MPs will consider fresh legislation over the coming months
Nationwide Building Society customers may want to note some significant legal changes that may impact them. The building society boasts millions of members and operates over 600 branches.
Top officials from the Treasury recently addressed the Treasury Committee regarding new legislation to be presented to MPs later this year. This follows other recent discussion about major reforms aimed at opening up the banking sector. The leading officials appeared before the committee to discuss various elements of their work.
Gwyneth Nurse, director general of financial services at the Treasury, informed MPs that a “multi-year programme” is underway to introduce changes across the mutuals sector. The concept of a mutual is that the organisation is owned by members, rather than being owned by shareholders who receive profits.
Chancellor Rachel Reeves announced in her 2024 Mansion House speech a package of reforms to strengthen the mutuals and co-operative sector. This included bringing in certain legal changes to relax restrictions on building societies regarding how they finance their activities.
An amendment was made to the Building Societies Act 1986, to enable the funding limits on building societies to be relaxed, allowing them to raise funds through more means beyond members’ savings. The amendment allows for the Treasury to introduce further regulation “made by statutory instrument” to specify which types of funding can be exempted from the funding limits.
Ms Nurse indicated there will be more work on this shortly. She informed the committee: “In the same speech [Mansion House 2024], the Chancellor announced that we would make progress on the statutory instruments we need to change the funding limit for building societies.

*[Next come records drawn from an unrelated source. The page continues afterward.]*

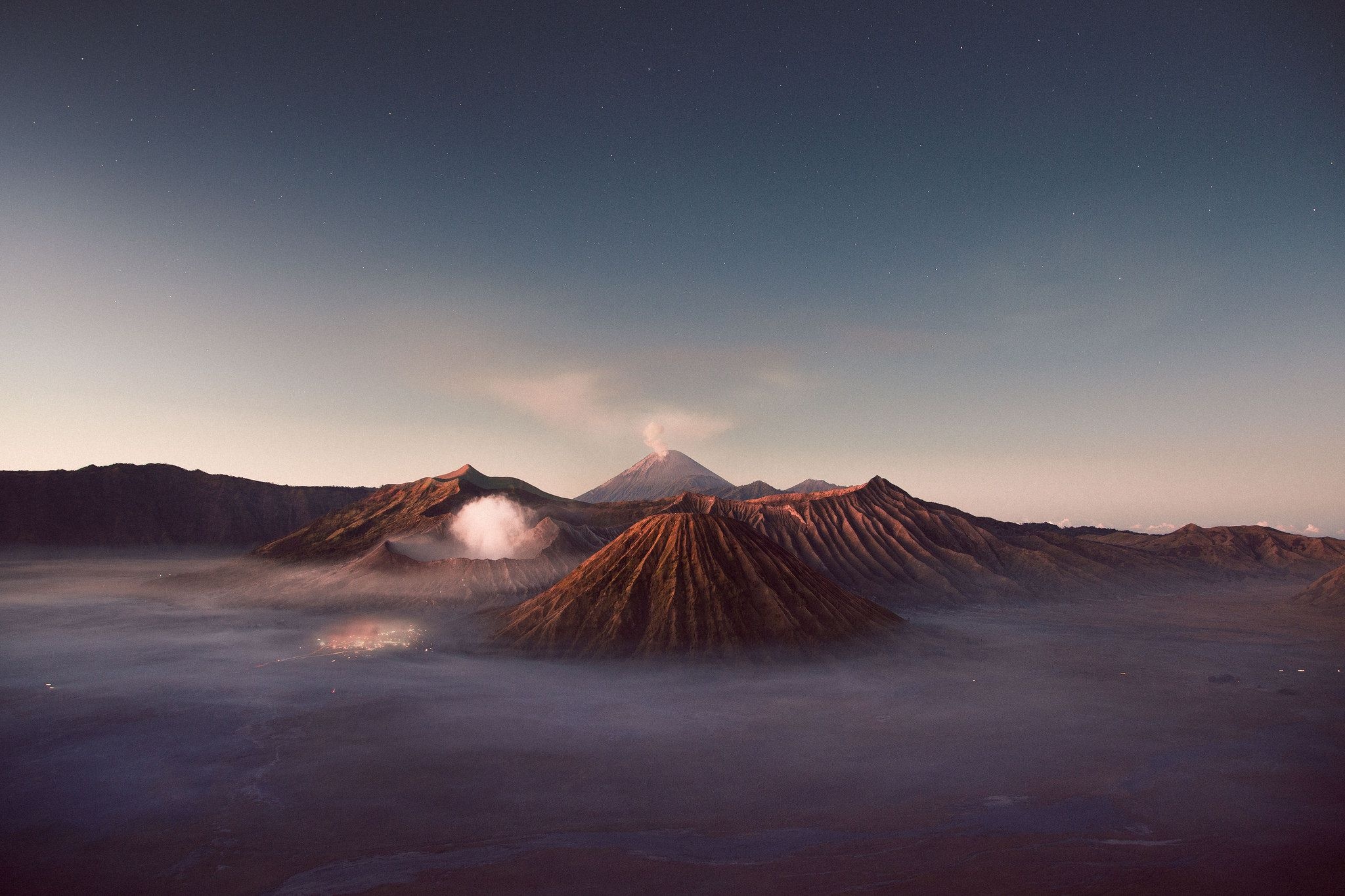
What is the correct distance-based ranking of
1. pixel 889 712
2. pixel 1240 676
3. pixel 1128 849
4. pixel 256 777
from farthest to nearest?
1. pixel 1240 676
2. pixel 889 712
3. pixel 256 777
4. pixel 1128 849

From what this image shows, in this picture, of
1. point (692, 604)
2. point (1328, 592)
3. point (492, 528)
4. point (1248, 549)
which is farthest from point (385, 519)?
point (1248, 549)

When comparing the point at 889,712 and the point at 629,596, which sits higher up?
the point at 629,596

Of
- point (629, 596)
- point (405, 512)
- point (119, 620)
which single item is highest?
point (405, 512)

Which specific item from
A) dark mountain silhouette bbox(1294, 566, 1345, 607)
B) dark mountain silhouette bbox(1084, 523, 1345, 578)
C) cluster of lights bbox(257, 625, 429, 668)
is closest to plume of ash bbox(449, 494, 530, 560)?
cluster of lights bbox(257, 625, 429, 668)

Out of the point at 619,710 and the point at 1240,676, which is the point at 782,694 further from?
the point at 1240,676

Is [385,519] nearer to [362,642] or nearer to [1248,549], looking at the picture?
[362,642]

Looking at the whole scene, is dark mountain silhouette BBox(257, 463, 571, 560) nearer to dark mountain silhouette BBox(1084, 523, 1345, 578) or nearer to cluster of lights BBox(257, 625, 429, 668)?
cluster of lights BBox(257, 625, 429, 668)

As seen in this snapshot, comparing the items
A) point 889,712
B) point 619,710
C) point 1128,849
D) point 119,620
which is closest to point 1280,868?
point 1128,849
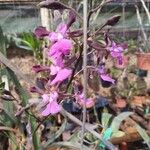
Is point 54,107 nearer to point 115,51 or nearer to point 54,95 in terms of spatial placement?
point 54,95

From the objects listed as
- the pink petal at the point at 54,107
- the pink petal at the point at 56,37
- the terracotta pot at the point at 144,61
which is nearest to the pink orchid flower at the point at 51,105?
the pink petal at the point at 54,107

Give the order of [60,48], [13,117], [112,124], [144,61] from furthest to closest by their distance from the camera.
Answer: [144,61] < [112,124] < [13,117] < [60,48]

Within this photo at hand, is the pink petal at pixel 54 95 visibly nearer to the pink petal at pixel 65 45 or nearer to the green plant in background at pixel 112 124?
the pink petal at pixel 65 45

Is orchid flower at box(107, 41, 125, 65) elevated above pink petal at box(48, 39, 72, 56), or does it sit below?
below

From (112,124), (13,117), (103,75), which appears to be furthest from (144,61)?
(103,75)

“We have not made progress on that yet, but I can tell you that we will be laying those statutory instruments before the summer recess. We have some resource that has come in to help us do that.” Parliament is due to break for summer recess on July 16 this year.

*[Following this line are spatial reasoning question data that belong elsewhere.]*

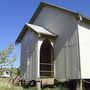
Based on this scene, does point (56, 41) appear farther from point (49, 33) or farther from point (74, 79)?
point (74, 79)

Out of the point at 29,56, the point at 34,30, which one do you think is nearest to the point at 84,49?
the point at 34,30

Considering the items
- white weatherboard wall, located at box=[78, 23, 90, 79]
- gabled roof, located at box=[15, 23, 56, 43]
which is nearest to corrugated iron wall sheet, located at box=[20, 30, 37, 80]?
gabled roof, located at box=[15, 23, 56, 43]

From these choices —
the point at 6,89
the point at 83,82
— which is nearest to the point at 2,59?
the point at 6,89

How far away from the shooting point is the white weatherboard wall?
66.7ft

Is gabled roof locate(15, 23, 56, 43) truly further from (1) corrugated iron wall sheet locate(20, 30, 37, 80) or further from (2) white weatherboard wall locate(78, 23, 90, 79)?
(2) white weatherboard wall locate(78, 23, 90, 79)

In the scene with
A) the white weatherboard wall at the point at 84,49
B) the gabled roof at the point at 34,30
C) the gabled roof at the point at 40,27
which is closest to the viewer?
the white weatherboard wall at the point at 84,49

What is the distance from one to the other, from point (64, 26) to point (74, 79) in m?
5.06

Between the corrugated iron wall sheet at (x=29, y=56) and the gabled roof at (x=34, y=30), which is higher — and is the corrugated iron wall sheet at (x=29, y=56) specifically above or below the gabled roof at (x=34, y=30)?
below

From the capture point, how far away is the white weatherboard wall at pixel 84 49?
800 inches

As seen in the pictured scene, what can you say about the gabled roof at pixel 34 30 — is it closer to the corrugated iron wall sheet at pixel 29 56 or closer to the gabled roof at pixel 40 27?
the gabled roof at pixel 40 27

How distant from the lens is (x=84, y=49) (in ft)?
68.3

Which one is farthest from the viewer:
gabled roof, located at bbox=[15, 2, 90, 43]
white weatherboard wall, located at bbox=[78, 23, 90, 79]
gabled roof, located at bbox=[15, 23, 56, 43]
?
gabled roof, located at bbox=[15, 23, 56, 43]

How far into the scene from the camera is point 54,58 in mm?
22844

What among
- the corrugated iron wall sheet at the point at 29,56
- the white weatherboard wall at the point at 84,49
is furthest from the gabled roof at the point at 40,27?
the white weatherboard wall at the point at 84,49
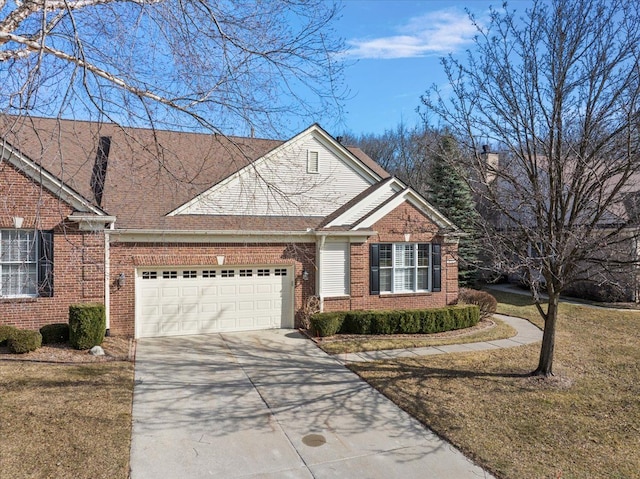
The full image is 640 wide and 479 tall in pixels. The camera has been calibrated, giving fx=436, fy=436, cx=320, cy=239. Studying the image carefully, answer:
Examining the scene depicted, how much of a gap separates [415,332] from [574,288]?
11.7 metres

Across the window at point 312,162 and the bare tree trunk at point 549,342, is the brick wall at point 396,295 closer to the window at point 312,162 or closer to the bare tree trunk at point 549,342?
the window at point 312,162

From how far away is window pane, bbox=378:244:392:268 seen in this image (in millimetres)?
14078

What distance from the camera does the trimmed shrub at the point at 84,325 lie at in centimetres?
1008

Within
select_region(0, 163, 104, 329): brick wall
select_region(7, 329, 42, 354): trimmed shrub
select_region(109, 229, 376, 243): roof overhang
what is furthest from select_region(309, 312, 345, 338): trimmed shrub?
select_region(7, 329, 42, 354): trimmed shrub

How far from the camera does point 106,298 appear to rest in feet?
37.8

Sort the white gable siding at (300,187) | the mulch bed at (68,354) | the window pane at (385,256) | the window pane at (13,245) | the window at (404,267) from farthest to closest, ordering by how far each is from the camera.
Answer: the window pane at (385,256) < the window at (404,267) < the white gable siding at (300,187) < the window pane at (13,245) < the mulch bed at (68,354)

Nationwide was also mentioned in a previous Treasury Committee meeting, regarding easing restrictions on bank service providers. Sarah Harrison, chief executive of the Building Societies Association, previously told the committee that the current capital requirements for lenders like Nationwide should be reformed.
She said: “At the moment, in the UK we have certain requirements in the prudential regulatory space, to require capital to be retained, often as a ratio of capital to assets, for good prudential reasons. Normally, the levels are set internationally but in the UK we’ve added a UK requirement, which is known as the leverage ratio buffer.”
The purpose of these restrictions is to ensure that lenders maintain adequate funds in reserve so they can sustain their operations if their investments or loan repayments fail. Ms Harrison said: “In practice, what that means is some of the obligation on some of our building society members is to hold a lot more capital than is necessarily reflective of their risk portfolio.”
She said that Nationwide had told her that without the buffer, the organisation could potentially release an additional £30billion in capital towards business or mortgage lending. Nationwide was asked for its viewpoint on whether these capital regulations should be eased.
A spokesperson said: “Reducing leverage buffers would support additional lending to both individuals, via mortgage lending, and SMEs, through business loans. With the Government’s ambition to double the size of the mutuals sector, leverage ratio reform would support the sector’s growth potential, where current leverage requirements can often constrain further lending activity for lower risk providers.”